久保建英がヨーロッパリーグで大活躍した。それは数日前の出来事だ。
だが先発のチャンスを得たリーガエスパニョーラでは不発に終わった。得点とアシストがなかっただけではなく、久保が「消えて」いたのは明らかだった。
現在、危惧されるのは「久保は良いがチームが悪い」という論調になることだ。それでは本質を見誤る。サッカーはチームスポーツだ。そこを起点に議論が展開されるべきである。久保に関しては、どうしても彼の個人のパフォーマンスに焦点が当てられる傾向がある。久保が起用されなければ、あるいは良いプレーをしなければ、監督やチームメートが批判される。

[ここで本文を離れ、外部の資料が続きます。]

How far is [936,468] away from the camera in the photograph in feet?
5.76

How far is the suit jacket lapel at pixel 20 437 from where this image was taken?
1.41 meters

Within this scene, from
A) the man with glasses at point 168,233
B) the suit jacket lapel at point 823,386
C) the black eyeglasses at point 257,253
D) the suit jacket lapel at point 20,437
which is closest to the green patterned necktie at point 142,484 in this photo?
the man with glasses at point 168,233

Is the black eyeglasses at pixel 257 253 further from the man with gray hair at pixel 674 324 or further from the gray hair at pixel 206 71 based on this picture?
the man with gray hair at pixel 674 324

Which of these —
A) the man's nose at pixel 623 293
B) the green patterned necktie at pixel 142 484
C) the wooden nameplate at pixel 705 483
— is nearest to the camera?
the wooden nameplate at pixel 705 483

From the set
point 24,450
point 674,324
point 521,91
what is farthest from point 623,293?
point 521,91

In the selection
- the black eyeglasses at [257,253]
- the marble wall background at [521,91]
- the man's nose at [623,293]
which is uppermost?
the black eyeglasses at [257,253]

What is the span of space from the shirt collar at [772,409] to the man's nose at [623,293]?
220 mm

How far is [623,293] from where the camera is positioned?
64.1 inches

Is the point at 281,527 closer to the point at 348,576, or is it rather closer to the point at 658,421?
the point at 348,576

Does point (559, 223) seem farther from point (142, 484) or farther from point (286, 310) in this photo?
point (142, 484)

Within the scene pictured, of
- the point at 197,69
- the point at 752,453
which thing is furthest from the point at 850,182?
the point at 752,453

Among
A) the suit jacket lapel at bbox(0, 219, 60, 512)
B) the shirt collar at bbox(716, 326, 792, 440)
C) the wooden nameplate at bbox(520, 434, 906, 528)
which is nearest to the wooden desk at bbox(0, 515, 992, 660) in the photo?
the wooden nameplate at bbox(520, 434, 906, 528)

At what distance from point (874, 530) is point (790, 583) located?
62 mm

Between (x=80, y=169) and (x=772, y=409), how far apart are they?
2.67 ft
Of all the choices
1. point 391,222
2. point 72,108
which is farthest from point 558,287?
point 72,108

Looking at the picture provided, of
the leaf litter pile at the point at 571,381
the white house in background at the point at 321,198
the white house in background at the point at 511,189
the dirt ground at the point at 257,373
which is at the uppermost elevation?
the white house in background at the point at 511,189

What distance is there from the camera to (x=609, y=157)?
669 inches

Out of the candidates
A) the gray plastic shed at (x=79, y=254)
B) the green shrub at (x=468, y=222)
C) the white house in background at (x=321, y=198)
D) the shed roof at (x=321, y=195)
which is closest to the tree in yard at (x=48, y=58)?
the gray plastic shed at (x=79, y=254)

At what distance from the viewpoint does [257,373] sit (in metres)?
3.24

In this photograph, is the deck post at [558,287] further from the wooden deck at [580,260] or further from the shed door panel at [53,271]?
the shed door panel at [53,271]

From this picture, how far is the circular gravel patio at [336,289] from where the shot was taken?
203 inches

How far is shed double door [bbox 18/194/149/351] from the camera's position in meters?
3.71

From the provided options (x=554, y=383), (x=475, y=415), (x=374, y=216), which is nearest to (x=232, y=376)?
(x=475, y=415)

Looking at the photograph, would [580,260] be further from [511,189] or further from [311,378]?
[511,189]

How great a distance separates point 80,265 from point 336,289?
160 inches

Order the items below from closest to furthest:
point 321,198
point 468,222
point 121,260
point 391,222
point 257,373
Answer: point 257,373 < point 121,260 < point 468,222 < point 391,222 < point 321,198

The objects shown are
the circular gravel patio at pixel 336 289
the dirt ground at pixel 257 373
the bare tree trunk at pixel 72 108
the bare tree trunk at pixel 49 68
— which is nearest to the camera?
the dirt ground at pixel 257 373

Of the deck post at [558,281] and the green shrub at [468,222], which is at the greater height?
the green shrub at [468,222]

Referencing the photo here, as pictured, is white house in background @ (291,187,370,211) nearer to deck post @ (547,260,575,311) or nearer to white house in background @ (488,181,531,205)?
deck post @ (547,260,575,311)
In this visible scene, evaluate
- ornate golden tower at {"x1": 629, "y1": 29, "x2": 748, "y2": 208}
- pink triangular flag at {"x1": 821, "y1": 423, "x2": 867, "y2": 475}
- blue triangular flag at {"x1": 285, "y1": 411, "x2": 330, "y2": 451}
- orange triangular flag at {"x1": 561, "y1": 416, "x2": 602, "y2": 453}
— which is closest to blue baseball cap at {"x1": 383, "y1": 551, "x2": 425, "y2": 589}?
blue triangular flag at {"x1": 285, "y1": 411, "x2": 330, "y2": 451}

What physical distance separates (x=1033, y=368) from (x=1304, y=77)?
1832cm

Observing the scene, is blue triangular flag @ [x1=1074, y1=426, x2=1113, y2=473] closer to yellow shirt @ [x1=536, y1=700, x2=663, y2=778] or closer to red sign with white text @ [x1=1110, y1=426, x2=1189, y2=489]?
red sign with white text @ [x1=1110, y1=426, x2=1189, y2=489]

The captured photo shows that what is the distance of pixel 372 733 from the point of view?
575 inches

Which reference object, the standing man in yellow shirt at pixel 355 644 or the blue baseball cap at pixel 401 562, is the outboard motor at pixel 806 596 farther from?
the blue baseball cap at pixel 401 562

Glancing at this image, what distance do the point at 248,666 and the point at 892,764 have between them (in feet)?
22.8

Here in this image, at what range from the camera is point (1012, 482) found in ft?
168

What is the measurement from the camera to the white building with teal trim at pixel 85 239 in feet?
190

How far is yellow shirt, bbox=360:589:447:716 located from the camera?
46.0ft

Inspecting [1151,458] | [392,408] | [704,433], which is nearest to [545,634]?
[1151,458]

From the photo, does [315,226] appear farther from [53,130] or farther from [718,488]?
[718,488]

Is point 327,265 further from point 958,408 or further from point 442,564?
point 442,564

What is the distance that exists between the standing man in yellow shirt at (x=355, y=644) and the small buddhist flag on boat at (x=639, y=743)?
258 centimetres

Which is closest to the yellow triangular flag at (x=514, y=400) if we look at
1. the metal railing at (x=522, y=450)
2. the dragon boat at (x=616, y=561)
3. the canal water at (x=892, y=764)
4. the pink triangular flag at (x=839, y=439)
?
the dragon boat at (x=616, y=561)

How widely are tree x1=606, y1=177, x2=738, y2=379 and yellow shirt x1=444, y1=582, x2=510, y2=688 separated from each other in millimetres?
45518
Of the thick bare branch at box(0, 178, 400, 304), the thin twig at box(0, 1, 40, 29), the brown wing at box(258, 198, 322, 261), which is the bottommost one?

だが、そんなことが許されてはならない。
別に久保を批判したいわけではない。ウナイ・エメリ監督を擁護したいわけでもない。「良いものは良い」「悪いものは悪い」と言えるかどうかが重要なのだ。
■ヨーロッパリーグでの活躍
さて。本題に入る。まずはヨーロッパリーグ(EL)の試合だ。
ヨーロッパリーグ・グループステージ第1節ビジャレアル対シバススポルの一戦で、久保は輝きを放った。
その試合の久保は良かった。久保はシバススポル戦で【4-2-3-1】のトップ下に入り、攻撃の全権を担うように、躍動する。
【4-1-4-1】を敷いていたシバススポルは、お世辞にも守備のオーガナイズが整ったチームとは言えず、アンカー脇のスペースをまったくカバーできていなかった。
そして、ビジャレアルは【4-2-3-1】と【4-3-3】の可変の形で試合を進めて行く。この恩恵が久保にもたらされた。フランシス・コクラン、マヌ・トリゲロス、久保が流動的にポジションを入れ替えながらボールを受ける。相手はプレスの的を絞れず、マークにもズレが生じた。これにより久保は最も得意とするハーフスペースでパスを受け、前向きな状態でボールを保持するということが可能になった。
また、久保は「サイドフロー」で度々フリーになっていた。右インサイドハーフから、右サイドに流れて、スペースを巧みに使っていた。